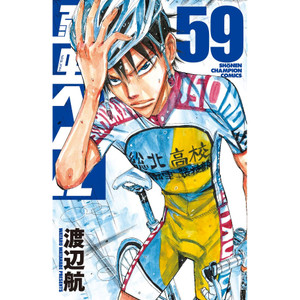 [Ready Stock] Yowamushi Pedal Volume 59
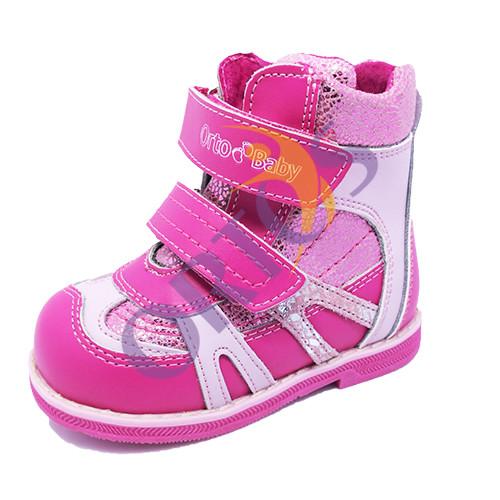 Ботинки детские ортопедические ОrtoBaby D9101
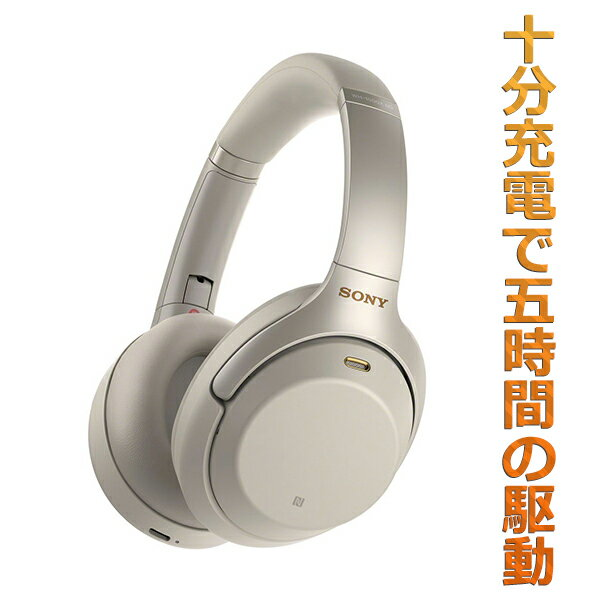 【ポイント2倍】 【最新モデル】 SONY ソニー WH-1000XM3SM プラチナシルバー 【送料無料】 ノイズキャンセリング機能搭載 Bluetooth ワイヤレス ヘッドホン ノイキャン ブルートゥース ヘッドフォン 【1年保証】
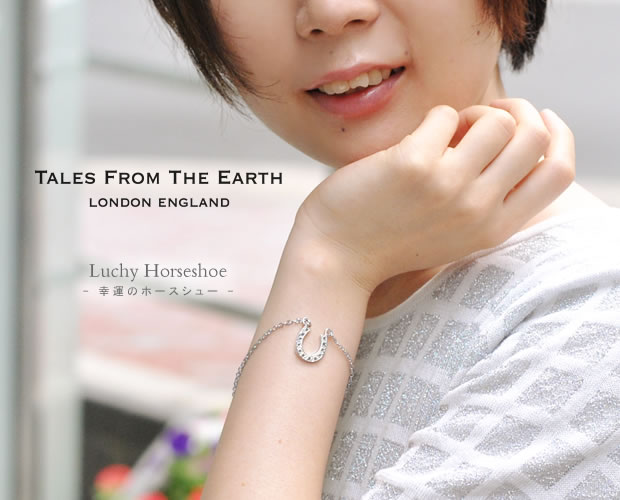 TALES FROM THE EARTH ホースシューシルバーブレスレット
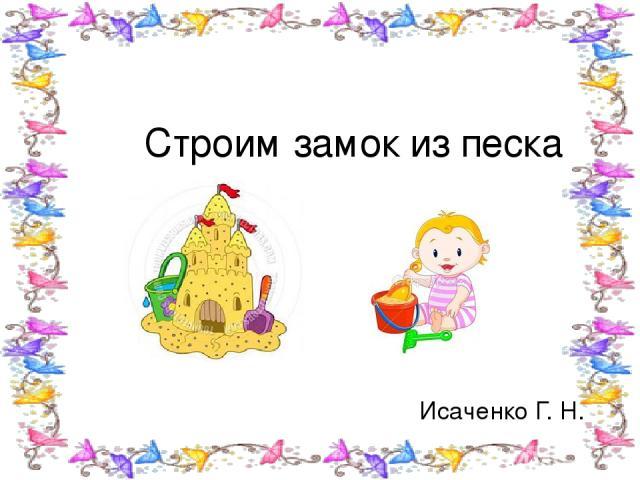 Строим замок из песка Исаченко Г. Н.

→ Exercise objective: Repeat the whole listing above word for word. Leave out the pictures.

→ Task answer:
 [Ready Stock] Yowamushi Pedal Volume 59
 Ботинки детские ортопедические ОrtoBaby D9101
 【ポイント2倍】 【最新モデル】 SONY ソニー WH-1000XM3SM プラチナシルバー 【送料無料】 ノイズキャンセリング機能搭載 Bluetooth ワイヤレス ヘッドホン ノイキャン ブルートゥース ヘッドフォン 【1年保証】
 TALES FROM THE EARTH ホースシューシルバーブレスレット
 Строим замок из песка Исаченко Г. Н.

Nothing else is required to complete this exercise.